DOCUMENT SOURCE:
/---
La situation de départ est décrite par trois éléments :
1) Le désir de A que B fasse X
2) L’ignorance de B quant à l’existence de ce désir de A le concernant
3) La disposition de B à satisfaire ce désir s’il en avait connaissance
J’ai expliqué hier, pourquoi il me paraît intéressant de comprendre les raisons qui peuvent expliquer que A n’exprime pas à B son désir. Pour procéder à l’inventaire de ces raisons de manière systématique, je me propose de distinguer différents cas en fonction de la compréhension que A a de la situation, car je présume que cette compréhension constitue la cadre dans lequel prennent sens ses raisons de ne pas dire à B ce qu’il attend de lui.
Relèvent de « l’hypothèse 1 », mentionnée hier, toutes les explications qui reposent sur l’idée que A ignore le premier élément de la situation : son propre désir. Ici, A n’exprime pas son désir parce qu’il en est incapable faute d’en avoir conscience.
\---
SECTION DES DONNÉES:
/---
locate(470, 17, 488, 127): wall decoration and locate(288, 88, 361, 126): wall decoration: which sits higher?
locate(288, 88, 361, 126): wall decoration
\---
PROBLÈME À RÉSOUDRE: Transcrivez fidèlement le passage du document source qui commence par « La situation de » et se termine par « attend de lui. », ces derniers mots compris.

SOLUTION:
La situation de départ est décrite par trois éléments :
1) Le désir de A que B fasse X
2) L’ignorance de B quant à l’existence de ce désir de A le concernant
3) La disposition de B à satisfaire ce désir s’il en avait connaissance
J’ai expliqué hier, pourquoi il me paraît intéressant de comprendre les raisons qui peuvent expliquer que A n’exprime pas à B son désir. Pour procéder à l’inventaire de ces raisons de manière systématique, je me propose de distinguer différents cas en fonction de la compréhension que A a de la situation, car je présume que cette compréhension constitue la cadre dans lequel prennent sens ses raisons de ne pas dire à B ce qu’il attend de lui.